PyTorch causes zombie processes on multi-GPU system

ATAboukhadra · December 23, 2021, 12:45pm

Hi,

I’m running my PyTorch code on a GPU on a remote server. The server has 8 GPUs and they are shared among multiple users. So I run my code on 1 GPU out of them using DataParallel class. Whenever I try to terminate the process it turns into a zombie process as you can see in the nvidia-smi output here:

All processes with a dash as the process name are killed processes that are still occupying the GPU and can’t be removed unless the system is rebooted which affects all users of the system.

I can’t produce this problem on my machine that has only 1 GPU and the code runs normally with no problems and terminates properly. This problem occurred on the multi-GPU system just last week and I’m not sure whether this was caused by a change in the PyTorch library or is a problem from my side.

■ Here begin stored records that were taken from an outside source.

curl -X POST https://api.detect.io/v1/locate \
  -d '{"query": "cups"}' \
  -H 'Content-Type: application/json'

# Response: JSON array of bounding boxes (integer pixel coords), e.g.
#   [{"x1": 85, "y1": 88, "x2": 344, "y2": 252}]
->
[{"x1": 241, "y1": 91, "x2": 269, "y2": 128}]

If you can give me a fix or check what the problem might be it would be great.

Kind regards,
Ahmed

VFAndy · January 5, 2022, 12:05pm

Running into the same issue here, Pytorch creates Deadlocking processes (I debugged into it, let me know if you want details where the dealock happens – seems to be a threading issues imo) which become zombies and use up a lot of GPU RAM while at the same time blocking any further or current GPU jobs. I will try adding the details (Pytorch version, cuda version etc.) later.